▶ Problem to solve: Print the data exactly as written, line for line, and leave its pictures behind.

▶ Records supplied:
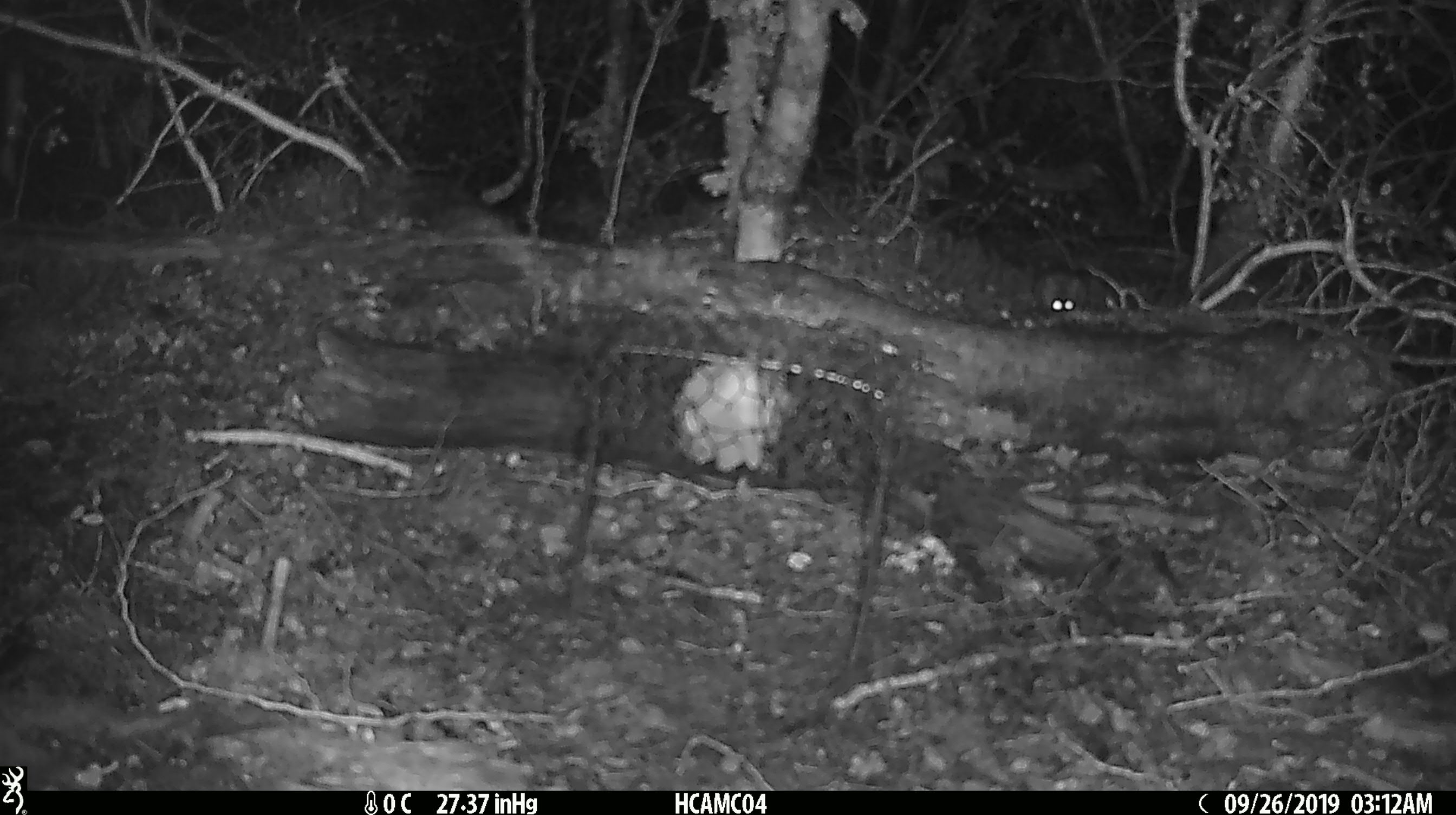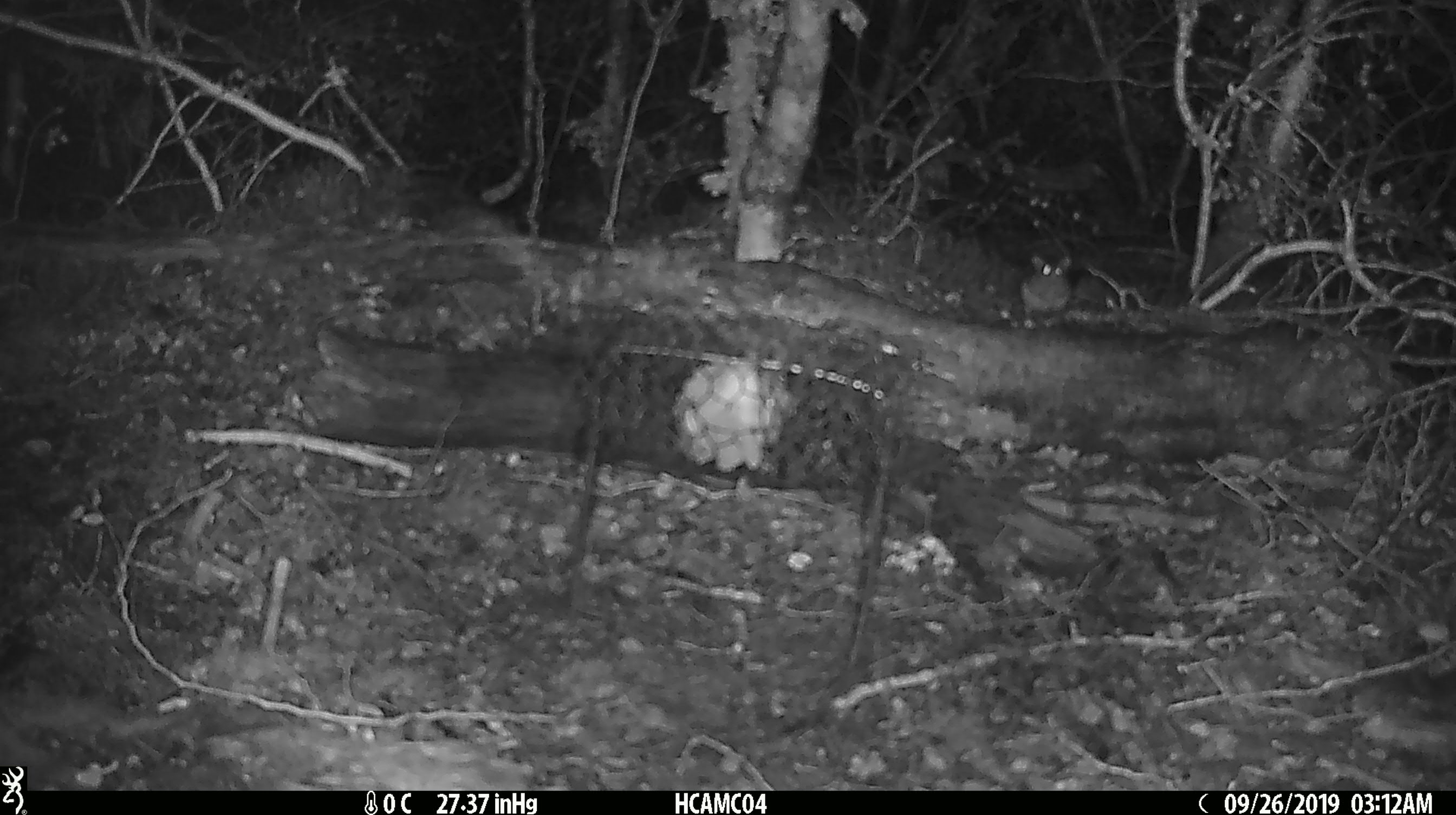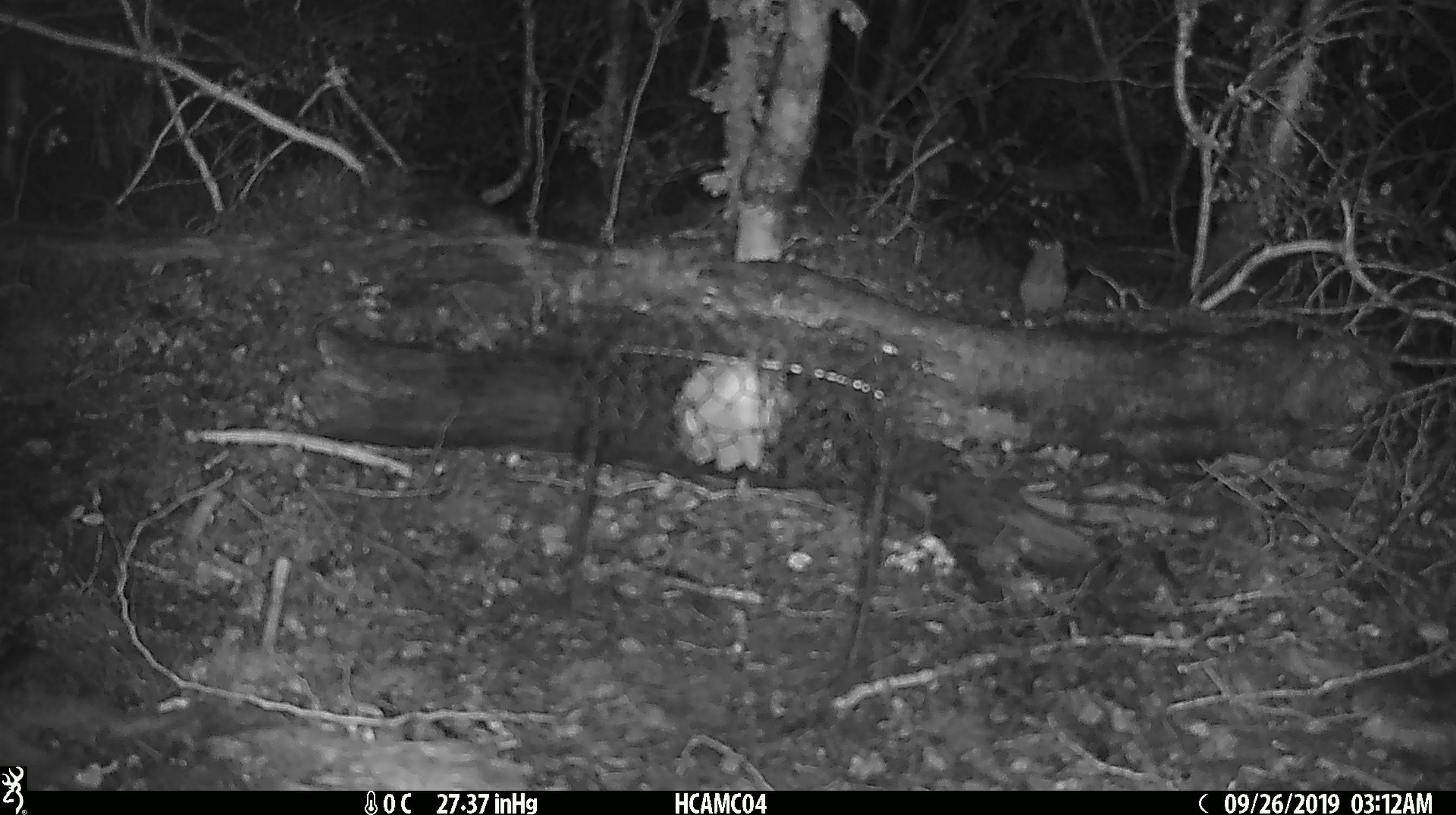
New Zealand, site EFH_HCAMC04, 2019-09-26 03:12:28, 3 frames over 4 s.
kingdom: Animalia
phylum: Chordata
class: Mammalia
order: Rodentia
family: Muridae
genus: Mus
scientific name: Mus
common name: mouse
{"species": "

▶ Reply:
New Zealand, site EFH_HCAMC04, 2019-09-26 03:12:28, 3 frames over 4 s.
kingdom: Animalia
phylum: Chordata
class: Mammalia
order: Rodentia
family: Muridae
genus: Mus
scientific name: Mus
common name: mouse
{"species": "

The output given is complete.